A bolt for fine-tuning Hugging Face models on instruction tuning tasks.

This class inherits from TextFineTuner and specializes in fine-tuning models for instruction-based tasks. It provides additional methods for loading and preparing datasets in various formats, as well as computing custom metrics.

Parameters:

Name Type Description Default
input BatchInput

The batch input data.

required
output OutputConfig

The output data.

required
state State

The state manager.

required

Attributes:

Name Type Description
max_length int

The maximum length for tokenization.

CLI Usage:

    genius InstructionFineTuner rise \
        batch \
            --input_folder ./input \
        batch \
            --output_folder ./output \
        none \
        --id mistralai/Mistral-7B-Instruct-v0.1-lol \
        fine_tune \
            --args \
                model_name=my_model \
                tokenizer_name=my_tokenizer \
                num_train_epochs=3 \
                per_device_train_batch_size=8 \
                data_max_length=512

compute_metrics(eval_pred)

Compute evaluation metrics for the model's predictions.

This method takes the model's predictions and ground truth labels, converts them to text, and then computes the BLEU score for evaluation.

Parameters:

Name Type Description Default
eval_pred EvalPrediction

A named tuple containing predictions and label_ids. - predictions: The logits predicted by the model of shape (batch_size, sequence_length, num_classes). - label_ids: The ground truth labels of shape (batch_size, sequence_length).

required

Returns:

Type Description
Optional[Dict[str, float]]

Optional[Dict[str, float]]: A dictionary containing the BLEU score. Returns None if an exception occurs.

Raises:

Type Description
Exception

If the tokenizer is not initialized.

load_dataset(dataset_path, max_length=512, **kwargs)

Load an instruction tuning dataset from a directory.

Parameters:

Name Type Description Default
dataset_path str

The path to the dataset directory.

required
max_length int

The maximum length for tokenization.
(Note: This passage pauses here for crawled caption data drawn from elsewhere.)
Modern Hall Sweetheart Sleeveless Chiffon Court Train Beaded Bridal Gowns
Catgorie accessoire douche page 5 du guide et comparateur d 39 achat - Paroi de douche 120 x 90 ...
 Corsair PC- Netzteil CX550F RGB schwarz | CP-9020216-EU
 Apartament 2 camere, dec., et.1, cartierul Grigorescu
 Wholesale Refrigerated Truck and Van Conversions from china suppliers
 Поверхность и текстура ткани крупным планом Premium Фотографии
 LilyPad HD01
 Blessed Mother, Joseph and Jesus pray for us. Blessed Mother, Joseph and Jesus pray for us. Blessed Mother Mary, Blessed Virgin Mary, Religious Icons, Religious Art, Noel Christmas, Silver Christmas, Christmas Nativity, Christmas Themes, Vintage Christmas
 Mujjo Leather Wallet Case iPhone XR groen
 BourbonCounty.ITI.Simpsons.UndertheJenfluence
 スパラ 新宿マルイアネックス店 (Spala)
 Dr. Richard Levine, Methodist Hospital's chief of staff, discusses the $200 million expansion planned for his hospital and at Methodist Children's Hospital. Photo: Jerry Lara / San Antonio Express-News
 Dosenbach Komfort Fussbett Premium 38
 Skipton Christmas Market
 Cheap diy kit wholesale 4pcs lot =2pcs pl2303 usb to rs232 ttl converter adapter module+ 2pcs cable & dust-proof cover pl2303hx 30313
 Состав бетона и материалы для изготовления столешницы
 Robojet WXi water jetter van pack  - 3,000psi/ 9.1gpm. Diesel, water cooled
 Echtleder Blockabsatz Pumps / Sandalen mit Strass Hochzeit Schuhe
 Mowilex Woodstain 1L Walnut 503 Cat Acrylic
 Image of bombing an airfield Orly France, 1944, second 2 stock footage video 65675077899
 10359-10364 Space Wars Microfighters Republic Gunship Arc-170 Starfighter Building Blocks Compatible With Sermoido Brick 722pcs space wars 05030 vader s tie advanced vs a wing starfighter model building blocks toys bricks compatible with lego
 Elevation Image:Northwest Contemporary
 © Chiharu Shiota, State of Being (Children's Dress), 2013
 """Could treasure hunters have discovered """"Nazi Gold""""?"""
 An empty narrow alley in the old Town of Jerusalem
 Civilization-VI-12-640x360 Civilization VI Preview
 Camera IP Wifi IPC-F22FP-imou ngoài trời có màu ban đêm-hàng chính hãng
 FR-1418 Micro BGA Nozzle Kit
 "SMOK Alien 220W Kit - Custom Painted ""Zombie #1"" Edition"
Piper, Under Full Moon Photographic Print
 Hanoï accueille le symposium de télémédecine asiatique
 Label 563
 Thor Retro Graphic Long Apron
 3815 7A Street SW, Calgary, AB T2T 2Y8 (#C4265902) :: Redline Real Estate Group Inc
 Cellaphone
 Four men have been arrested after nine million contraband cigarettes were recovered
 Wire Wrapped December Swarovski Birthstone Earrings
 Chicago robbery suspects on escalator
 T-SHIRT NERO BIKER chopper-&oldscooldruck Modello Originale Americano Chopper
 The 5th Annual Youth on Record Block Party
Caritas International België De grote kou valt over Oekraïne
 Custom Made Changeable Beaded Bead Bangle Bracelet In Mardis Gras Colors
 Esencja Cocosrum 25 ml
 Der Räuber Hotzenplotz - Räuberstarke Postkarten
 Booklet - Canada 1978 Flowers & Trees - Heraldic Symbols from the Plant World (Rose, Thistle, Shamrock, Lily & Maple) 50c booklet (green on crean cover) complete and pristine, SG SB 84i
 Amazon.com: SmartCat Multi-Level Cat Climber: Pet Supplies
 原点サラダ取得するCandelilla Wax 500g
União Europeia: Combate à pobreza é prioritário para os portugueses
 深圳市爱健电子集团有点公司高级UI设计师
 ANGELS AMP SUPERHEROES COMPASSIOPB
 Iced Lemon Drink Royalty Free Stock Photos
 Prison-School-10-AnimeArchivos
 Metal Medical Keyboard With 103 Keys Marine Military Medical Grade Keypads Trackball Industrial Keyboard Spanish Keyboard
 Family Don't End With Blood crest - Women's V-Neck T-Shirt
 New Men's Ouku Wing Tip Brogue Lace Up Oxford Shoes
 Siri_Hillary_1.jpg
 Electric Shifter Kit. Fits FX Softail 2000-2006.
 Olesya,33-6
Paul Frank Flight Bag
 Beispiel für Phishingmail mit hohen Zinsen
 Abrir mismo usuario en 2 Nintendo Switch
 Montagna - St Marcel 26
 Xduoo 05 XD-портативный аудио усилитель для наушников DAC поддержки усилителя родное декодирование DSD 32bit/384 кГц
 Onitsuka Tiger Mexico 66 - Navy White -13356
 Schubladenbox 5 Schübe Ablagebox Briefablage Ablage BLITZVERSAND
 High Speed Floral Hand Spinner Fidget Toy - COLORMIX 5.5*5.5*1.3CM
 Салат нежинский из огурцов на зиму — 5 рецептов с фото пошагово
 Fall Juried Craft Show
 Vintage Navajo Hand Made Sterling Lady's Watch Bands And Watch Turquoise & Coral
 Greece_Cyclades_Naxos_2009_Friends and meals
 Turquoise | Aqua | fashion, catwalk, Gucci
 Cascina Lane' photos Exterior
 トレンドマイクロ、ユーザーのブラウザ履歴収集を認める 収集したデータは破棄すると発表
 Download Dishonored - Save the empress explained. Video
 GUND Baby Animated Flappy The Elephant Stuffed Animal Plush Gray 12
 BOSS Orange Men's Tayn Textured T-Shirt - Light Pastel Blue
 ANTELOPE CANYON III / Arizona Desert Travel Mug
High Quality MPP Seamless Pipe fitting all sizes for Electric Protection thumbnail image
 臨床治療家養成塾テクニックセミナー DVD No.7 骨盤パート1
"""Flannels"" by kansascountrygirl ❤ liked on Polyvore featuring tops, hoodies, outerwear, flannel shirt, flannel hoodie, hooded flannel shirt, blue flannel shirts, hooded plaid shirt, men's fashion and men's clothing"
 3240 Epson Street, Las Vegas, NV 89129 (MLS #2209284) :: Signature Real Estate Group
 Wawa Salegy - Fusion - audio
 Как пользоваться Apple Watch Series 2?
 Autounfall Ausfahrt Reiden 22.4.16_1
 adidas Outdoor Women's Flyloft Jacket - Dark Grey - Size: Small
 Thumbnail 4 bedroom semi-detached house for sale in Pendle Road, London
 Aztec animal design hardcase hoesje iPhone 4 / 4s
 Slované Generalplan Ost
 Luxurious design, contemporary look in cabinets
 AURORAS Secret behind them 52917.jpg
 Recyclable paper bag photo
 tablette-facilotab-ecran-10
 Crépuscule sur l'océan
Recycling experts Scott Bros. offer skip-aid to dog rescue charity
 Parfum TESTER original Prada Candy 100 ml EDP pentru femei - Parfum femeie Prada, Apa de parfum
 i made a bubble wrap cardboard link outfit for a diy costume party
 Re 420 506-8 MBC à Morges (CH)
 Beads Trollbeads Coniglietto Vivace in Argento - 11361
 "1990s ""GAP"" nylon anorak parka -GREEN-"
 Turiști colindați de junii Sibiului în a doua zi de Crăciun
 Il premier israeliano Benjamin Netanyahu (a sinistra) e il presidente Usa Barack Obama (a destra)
Defaults to 512.

512

Returns:

Name Type Description
Dataset Union[Dataset, Dict]

The loaded dataset.

Raises:

Type Description
Exception

If there was an error loading the dataset.

Supported Data Formats and Structures:

JSONL

Each line is a JSON object representing an example.

{"instruction": "The instruction", "output": "The output"}

CSV

Should contain 'instruction' and 'output' columns.

instruction,output
"The instruction","The output"

Parquet

Should contain 'instruction' and 'output' columns.

JSON

An array of dictionaries with 'instruction' and 'output' keys.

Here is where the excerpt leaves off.